The Unmasking of George Gray's Yowie
Part II
Gilroy, R. (2001) “Giants from the Dreamtime: The Yowie in Myth and Reality” URU Publications: Katoomba, NSW. Pp 222.
George Gray's account of his 1968 encounter is both one of the strangest and most enduring reports attributed to the Yowie. Further details (unusual and otherwise) of the mysterious creature are mentioned in the original article within the Macleay Argus (Sept 4, 1976) include:
face was a dark copper colour, free of hair, and seemed somewhere between that of a man and an ape;

eyes, which had a deep crease under each one, and lips were like a human and its nose that was big and sort of flat;

hair like a "Phyllis Diller wig", dirty-grey in colour but clean, straight, and well kempt;

short bullish neck;

chest and shoulders twice the depth of Gray's (who was 5 foot 3 inches in height and of stocky-build);

body hair which stood up along the upper chest and shoulders and fell like a shawl over the lower body;

arms were short in length - no more than 18 inches (45cm) - but had "huge" upper arms;

skin that was difficult to physically grasp - Gray's fingers would sink in and he could feel bones but no flesh;

legs like a fit and "well-built little man";

webbed feet with possibly only 4 toes with one claw-like toe being more prominent than the others;

made no sounds, did not even seem to be breathing, and gave off no odour;

was strong enough to shake Gray "like a dog";

as it departed its shuffling gait seemed more animal than human.
[The abandoned settlements] possess that eerie feeling that you are being watched from the forest by unseen eyes, but by night it is even more pronounced, and many campers are known to avoid these places.
The entire Carrai possesses this all-pervasive eeriness. Here no sun penetrates that green world of vines, swamp and jungle, a land where time seems to stand still.
Gilroy, R. (2001) “Giants from the Dreamtime: The Yowie in Myth and Reality” URU Publications: Katoomba, NSW. Pp 223.
As such, the George Gray Yowie became an enduring Australian mystery - a favourite for local authors of folklore and the unknown to ponder and entertain.
In the new Millenium, however, a pair of local historians began researching the rich history of the Carrai region and, as luck may have it, may have inadvertently solved the mystery of the George Gray Yowie. Geraldine Yabsley's (2009)Bill Haydon: The Cedar King and Andrew Messner's (2010) Carrai National Park and State Conservation Area History both quote an interview with former Kookaburra residents Reg and Basil Hudson:
On another occasion a man named George Gray was living in a hut at Kookaburra. ‘Ray Lawrence was a bit of a lout and knowing how easily frightened Gray was he decided to play a joke on him. Around ten or eleven at night Ray Lawrence, dressed in a lady’s fur coat and some gloves and flippers climbed through the window besides Gray’s bed and fell on top of him making “Yowie” type noises. Poor old Gray ran for his life and Ray Lawrence went back to his place and removed the evidence, not saying a word to anyone. Well, it was all around Kookaburra that a Yowie had attacked Gray and a few weeks later he went on the Mid Day show hosted by Mike Walsh. To the day he died old Gray swore black and blue that a Yowie had attacked him, but it was only Ray Lawrence’.
Could the George Gray Yowie simply be the result of a good old Aussie larrikin-style prank?
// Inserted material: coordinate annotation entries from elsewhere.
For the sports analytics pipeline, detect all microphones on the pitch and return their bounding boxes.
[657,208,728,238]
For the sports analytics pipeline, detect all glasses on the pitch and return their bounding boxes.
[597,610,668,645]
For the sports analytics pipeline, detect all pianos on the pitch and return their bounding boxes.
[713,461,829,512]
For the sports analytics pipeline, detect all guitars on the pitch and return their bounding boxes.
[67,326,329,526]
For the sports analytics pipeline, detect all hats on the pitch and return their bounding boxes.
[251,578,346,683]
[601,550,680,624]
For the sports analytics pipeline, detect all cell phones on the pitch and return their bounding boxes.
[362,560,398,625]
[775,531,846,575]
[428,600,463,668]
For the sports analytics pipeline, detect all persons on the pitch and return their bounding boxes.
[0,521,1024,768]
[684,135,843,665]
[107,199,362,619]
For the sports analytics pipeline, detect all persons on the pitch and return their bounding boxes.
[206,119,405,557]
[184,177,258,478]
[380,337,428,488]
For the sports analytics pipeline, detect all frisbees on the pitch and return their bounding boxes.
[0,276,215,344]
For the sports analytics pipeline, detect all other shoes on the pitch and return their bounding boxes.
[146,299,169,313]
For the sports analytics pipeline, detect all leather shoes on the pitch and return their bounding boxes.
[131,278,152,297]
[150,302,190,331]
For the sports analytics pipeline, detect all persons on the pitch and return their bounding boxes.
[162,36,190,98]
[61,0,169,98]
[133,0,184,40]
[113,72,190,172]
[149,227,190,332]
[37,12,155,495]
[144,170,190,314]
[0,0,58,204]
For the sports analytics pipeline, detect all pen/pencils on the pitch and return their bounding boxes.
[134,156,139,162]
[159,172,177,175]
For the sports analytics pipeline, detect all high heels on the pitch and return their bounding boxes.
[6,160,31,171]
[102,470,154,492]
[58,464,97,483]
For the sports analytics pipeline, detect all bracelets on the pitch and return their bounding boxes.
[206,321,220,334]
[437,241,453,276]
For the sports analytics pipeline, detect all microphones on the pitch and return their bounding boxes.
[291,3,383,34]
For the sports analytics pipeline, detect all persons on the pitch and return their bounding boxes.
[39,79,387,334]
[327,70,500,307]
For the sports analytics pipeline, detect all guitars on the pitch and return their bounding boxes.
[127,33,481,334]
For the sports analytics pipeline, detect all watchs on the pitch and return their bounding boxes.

Gilroy (2001) described Gray as a "bushman" but living in a remote community while working in the mill doesn't necessarily make it so. Some of the long-term workers lived in Kookaburra with their families while others, like George Gray, lived and worked there seasonally or for the short-term before moving on. The bush is an unfamiliar place for many Australians especially at night. It is not unreasonable to presume that some of those Kookaburra residents and workers who did not grow up in the area were very uncomfortable in their rugged surrounds.
Brian McNamara: Bobby Reilly cam to live at Kookaburra and he lived in that house along Coachwood Road. He was very nervous of the bush and anything in it. His first night there they decided to go down and check how he was and they found he had collected all of the dogs from around town and had them in the hut with him for protection. Another night Bill Cant said that Bobby [c]ould come up to visit him and he would tell Bobby to be careful on his way home and to watch out for the “wasas” - that’s what we used to call yowies - and that “wasas had fur on their feet so you couldn’t hear them coming.” Anyway Bobby was walking home in the dark and fell over a cow that was laying down. As the cow started to get up Bobby took off back to Bill’s and Bill reckons that from the front door to the back door there were four doors and Bobby never touched the handle of one of them.
Yabsley, G. (2009) Bill Haydon: The Cedar King. p113
Similar to the haunted house experience, for those unfamiliar with and/or uncomfortable in the bush every bump in the night takes on a sinister connotation which can be readily exploited for a storytelling experience and the Yowie (or "wasa") makes for a perfect Bogeyman - a man-like monster, ever present yet rarely seen other than in ambiguous glimpses. In a manner typical of Australian humour, those with fears were targeted for mirth by straight-faced larrikins. People have always made their own fun when formal sources of entertainment are lacking.
How isolated from the rest of the community was George Gray on the night of alleged incident?
Smith (1996) describes the incident location as being "a bush hut near the village of Kookaburra" while Healy and Cropper (2006) describe how Gray "camped in a hut surrounded by dense scrub".
In hindsight (and with new historical information) such descriptions are inaccurate and give a false impression of the setting of Gray's 1968 encounter which actually happened in Gray's residential hut andwithin the settlement of Kookaburra which itself was cleared of forest for 200-300 metres all around. In fact, Gray's hut was directly opposite the mill complex (see below).
Ed: Can you tell us what happened?
Reg Hudson: The old bloke was camped in the hut there and we often used to have a joke with him about the Yowies and that. Ray Lawrence, I think from what I can remember, [indistinct] had the coat on he just through it in through the window onto the bed with the old fellow and it frightened the buggery out of him.
E: So was there a wrestle or anything? Do you know anything about that?
RH: I don't know what went on inside but he wasn't there very long - he came out pretty quick.
E: So, George ran out of the hut, is that right?
RH: Yeah. I don't know what happened inside but he certainly come out pretty quick.
E: Were you there or is it just what you heard?
RH: We were at the mill - was half a dozen of us standing around there when it happened. It was in the night time you couldn't see much but we all thought it was a great joke anyhow.
E: So it was in the night and at the mill and Ray Lawrence jumped in there with the fur coat and George ran out and you could see him rum out, is that right?
RH: Yeah. He took off in a hurry. I said to Geraldine last night these Yowie stories and that, when we were there we were 14, 15, 16 we'd usually go shooting all night in those bloody scrubs through there near Kookaburra and Carrai shooting squirrels and possums and one thing or another. Bloody Yowies never worried us ... they're a myth. I don't know where they started but there are certainly none up here. I would walk through the bushes and scrubs all hours of the days and nights. If there was any about we'd have seen marks or something. We never saw anything like them.